In the United States, economic activity showed signs of slowing in October. Core retail sales saw a marginal increase of 0.1%, and industrial production fell by 0.6%. The ISM manufacturing PMI remained unchanged at 46.7 in November, although the New Orders index showed a slight improvement to 48.3. Inflation rates in October were more favorable than anticipated, with the headline rate falling to 3.2% and the core rate slightly reducing to 4%. The Federal Reserve maintained its target interest rate range at 5.25-5.50%, marking the second consecutive hold, although Chair Powell did not exclude the possibility of future rate increases. The US also narrowly avoided a government shutdown, extending funding until mid-January, though Moody's revised the country's top credit rating to a 'negative' outlook.

The UK economy showed no growth in the third quarter, contrary to expectations of a contraction. However, retail sales in the UK fell unexpectedly in October, while Composite PMIs in both the eurozone and the UK improved in November, with the UK index moving back into expansion territory. Inflation rates in the euro area and the UK decreased further in November, and the Bank of England kept its base rate steady at 5.25%. Politically, Pedro Sanchez continued as Spain's Prime Minister following a deal on Catalan amnesty, and the far-right PVV party unexpectedly became the largest party in the Dutch election. The UK's Autumn Budget introduced moderate stimulus measures, and Germany extended its suspension of the debt brake for the fourth year in a row.

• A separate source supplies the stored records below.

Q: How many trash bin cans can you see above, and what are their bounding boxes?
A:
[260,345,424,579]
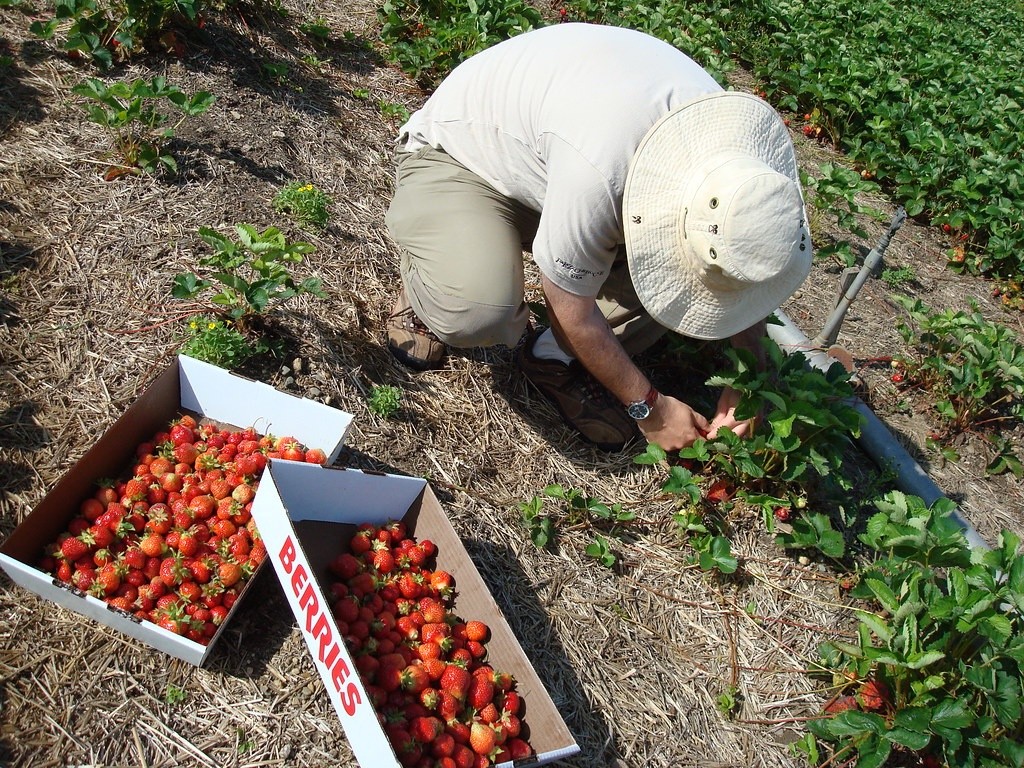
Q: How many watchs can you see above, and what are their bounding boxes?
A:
[623,384,659,420]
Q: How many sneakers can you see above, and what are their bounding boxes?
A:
[385,285,447,371]
[517,322,640,453]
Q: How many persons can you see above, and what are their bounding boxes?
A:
[384,21,812,454]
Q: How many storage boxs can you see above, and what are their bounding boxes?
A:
[251,460,581,768]
[0,351,356,666]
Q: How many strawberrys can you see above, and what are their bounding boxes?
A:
[0,0,1024,768]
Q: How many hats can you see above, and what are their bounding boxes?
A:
[622,92,813,340]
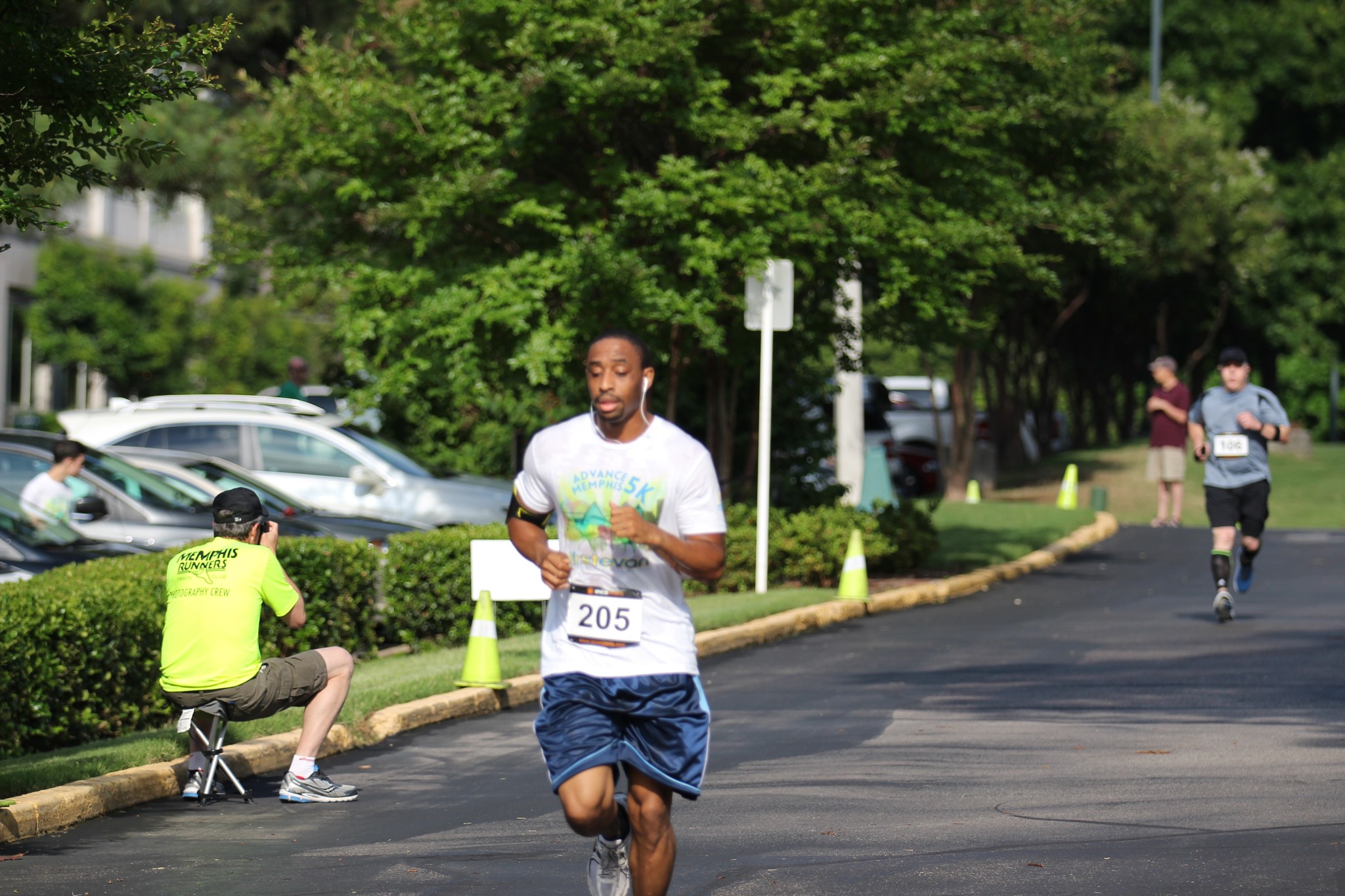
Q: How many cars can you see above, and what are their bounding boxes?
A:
[0,488,166,584]
[880,374,955,498]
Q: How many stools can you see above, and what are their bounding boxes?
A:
[177,700,256,806]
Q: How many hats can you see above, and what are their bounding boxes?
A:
[1147,355,1176,372]
[1217,347,1246,366]
[213,487,270,525]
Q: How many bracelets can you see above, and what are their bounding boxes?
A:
[1258,423,1264,433]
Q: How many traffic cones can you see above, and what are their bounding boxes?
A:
[1054,463,1079,511]
[964,480,982,505]
[830,528,873,604]
[452,590,513,690]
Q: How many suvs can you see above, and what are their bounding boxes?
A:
[0,383,559,551]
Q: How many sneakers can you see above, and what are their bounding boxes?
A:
[279,764,358,802]
[182,768,228,799]
[587,790,632,896]
[1211,589,1236,622]
[1233,544,1254,594]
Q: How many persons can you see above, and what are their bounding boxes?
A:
[1188,347,1291,619]
[272,359,313,453]
[158,487,359,802]
[1147,357,1192,527]
[862,377,900,513]
[19,441,87,543]
[505,327,727,896]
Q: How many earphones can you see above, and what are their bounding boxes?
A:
[643,377,649,391]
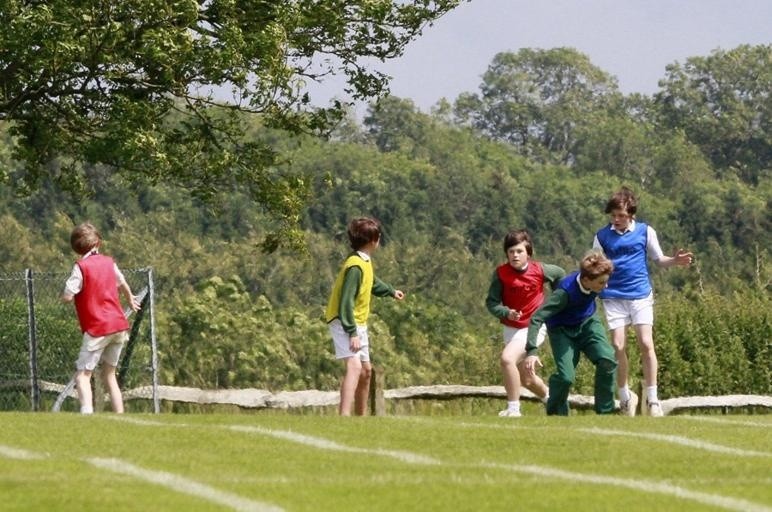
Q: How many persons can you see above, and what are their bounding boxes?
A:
[486,230,567,416]
[593,193,694,419]
[524,251,619,416]
[61,221,142,414]
[323,216,405,417]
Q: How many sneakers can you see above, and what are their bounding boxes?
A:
[646,395,665,417]
[620,391,639,416]
[496,409,522,417]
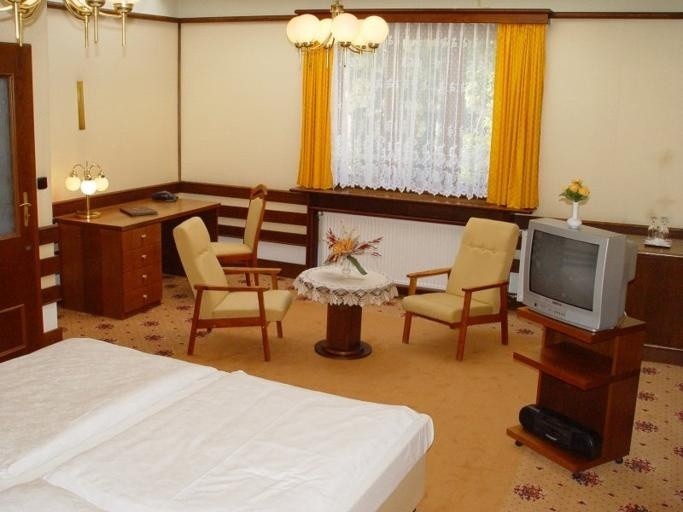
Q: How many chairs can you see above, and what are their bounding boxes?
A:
[398,216,521,363]
[208,184,270,287]
[172,215,295,362]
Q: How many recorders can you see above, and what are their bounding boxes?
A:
[519,403,601,460]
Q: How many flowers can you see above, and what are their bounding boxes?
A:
[557,178,591,202]
[320,224,384,279]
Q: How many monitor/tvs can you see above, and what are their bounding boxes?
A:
[517,218,638,333]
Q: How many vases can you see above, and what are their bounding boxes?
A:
[340,257,351,279]
[566,201,582,229]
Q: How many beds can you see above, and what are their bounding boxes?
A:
[0,335,435,511]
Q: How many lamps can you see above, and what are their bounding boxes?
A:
[64,159,109,219]
[0,0,133,49]
[282,0,390,68]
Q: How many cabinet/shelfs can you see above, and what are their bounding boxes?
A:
[505,305,648,473]
[616,234,683,370]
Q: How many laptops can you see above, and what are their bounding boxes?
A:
[120,206,158,217]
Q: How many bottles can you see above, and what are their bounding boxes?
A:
[646,215,669,247]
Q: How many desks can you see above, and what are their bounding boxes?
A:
[53,193,220,320]
[292,265,400,362]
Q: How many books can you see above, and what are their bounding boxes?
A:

In China, economic data exceeded expectations for the third month in a row, with retail sales and industrial production both increasing in October. However, the manufacturing PMI slightly declined in November, and the headline inflation rate dipped into deflation, reflecting a decrease in food prices. The property sector continued to impact overall output, but there were reports of Beijing considering unsecured loans for developers. In Japan, the economy shrank by 0.5% in the third quarter after a strong performance in the previous quarter. Prime Minister Kishida announced a stimulus package that included temporary tax cuts and subsidies for low-income households and energy costs.